一方、フェラーリにはV8とV12の各シリーズにも、”スペチアーレ”と呼ばれる系譜がある。V8ではチャレンジストラダーレ(360モデナがベース)、430スクーデリア(F430がベース、スパイダーもあり)、458スペチアーレ(458イタリアがベース、スパイダーもあり)、488ピスタ(488GTBがベース、スパイダーもあり)。V12では599GTO(599がベース)、F12tdf(F12ベルリネッタがベース)、812コンペティツィオーネ(812スーパーファストがベース、Aと呼ばれるオープンもあり)となる。
ではXXとは何か? というのが今回のキモだ。フェラーリはエンツォをベースとしたFXXを2005年にデビューさせた。こちらは、カスタマー向けのサーキット専用車で、レース参戦はできないが、走行をフェラーリがフルサポートするもので、その走行データをフェラーリの次期モデルたちにフィードバックする、”フェラーリの開発ドライバーになれる”という画期的なものだった。

その後、2010年に599XX(599がベース)、2014年にFXX-K(ラ フェラーリがベース、F1由来のKERSを採用)が登場し、FXX-K EVOが最新モデル。これらは『XXプログラム』と呼ばれ、フェラーリ・レーシングデイズなどでもその走行シーンを披露している。
つまりSF90ストラダーレをベースとした、さらにハイスペックなモデルとして登場したのが今回のSF90XXストラダーレ/スパイダーというわけだ。XXの名を組み合わせたのは、ロードゴーイングレーサーのプロフィールを与え、それをより強力にアピールするためであろう。前者が799台、後者が399台の限定で、デビュー時に”スペチアーレの系譜を持つ”と表現されたSF90たちが、限定ではなく量産であったことの説明がようやくここでつくわけだ。
ちなみに固定式リアウイングが採用されたのはF50以来のことで、これまではウイングなしにこだわってきたが、XXの名を与えたことで、ある意味遠慮がなくなったともいえる。
詳しいモデル概要はこちらを参照頂きたいが、
https://carsmeet.jp/2023/09/25/314074/
ここでは、その発表会会場でインタビューを行った、フェラーリ極東・中東エリア統括CEOディーター・クネヒテル氏と、9月1日付でフェラーリ・ジャパン代表に就任したロマニエッロ・ドナート氏のコメントをご紹介したい。

―日本市場の重要性について、どうお考えですが?
ディーター氏:日本は現在、アメリカに続く世界第2位の重要なマーケットとなります。アジアではもちろん1位ですし、世界全体の売り上げの10%程度を占めています。
―世界2位になったのはいつのことですか?
ディーター氏:2019年です。成長マーケットとして、いい状況が続いています。ディーラーネットワークも強く、私たちが求めている姿でうまくいっています。
―成長の理由はどう分析されていますか?
ディーター氏:ロイヤルカスタマー、リピーターがたくさんいらっしゃいますし、世界的コレクターも多いです。皆さま、我々のビジネスモデルをよく理解して下さり、感謝しております。我々は限界をさらに超えていき、新しい技術を投入しています。日本はそれをよく理解しているマーケットです。ヨーロッパのラグジュアリーブランドへ憧れもあり、長期で見た時にいいもの、資産価値があるとご理解頂いていると思います。

▸ **データ**:
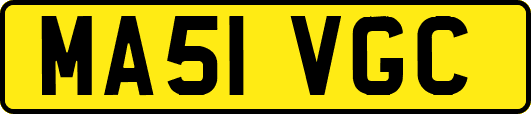 MA51VGC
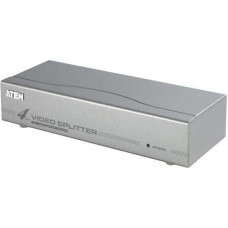 Aten VS-94A Video Splitter 4 portowy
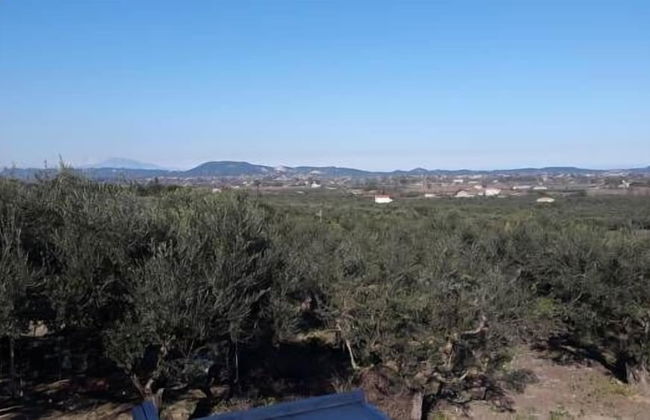 Villa Antonio - Foto 34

▸ **作業課題 1**: 抜粋文のうち、「つまりSF90ストラダーレを」で始まり「氏のコメントをご紹介したい。」で終わる部分を、一字も変えずに写して返すこと。
▸ **作業課題 2**:
次の(a)〜(c)が抜粋文の内容と合っているかを、それぞれ「はい」か「いいえ」で答え、判断の決め手となる抜粋文の言葉をそのまま引用すること。
(a) FXXはエンツォをベースにした車である。
(b) SF90XXスパイダーは799台の限定である。
(c) 日本が世界第2位のマーケットになったのは2019年である。
▸ **作業課題 3**: 抜粋文によると、FXX-Kが採用したF1由来の技術は何か。

▸ **練習の解答 1**:
つまりSF90ストラダーレをベースとした、さらにハイスペックなモデルとして登場したのが今回のSF90XXストラダーレ/スパイダーというわけだ。XXの名を組み合わせたのは、ロードゴーイングレーサーのプロフィールを与え、それをより強力にアピールするためであろう。前者が799台、後者が399台の限定で、デビュー時に”スペチアーレの系譜を持つ”と表現されたSF90たちが、限定ではなく量産であったことの説明がようやくここでつくわけだ。
ちなみに固定式リアウイングが採用されたのはF50以来のことで、これまではウイングなしにこだわってきたが、XXの名を与えたことで、ある意味遠慮がなくなったともいえる。
詳しいモデル概要はこちらを参照頂きたいが、
https://carsmeet.jp/2023/09/25/314074/
ここでは、その発表会会場でインタビューを行った、フェラーリ極東・中東エリア統括CEOディーター・クネヒテル氏と、9月1日付でフェラーリ・ジャパン代表に就任したロマニエッロ・ドナート氏のコメントをご紹介したい。

▸ **練習の解答 2**:
(a) はい。「フェラーリはエンツォをベースとしたFXXを2005年にデビューさせた」
(b) いいえ。「前者が799台、後者が399台の限定で」
(c) はい。「2019年です。」

▸ **練習の解答 3**: KERS。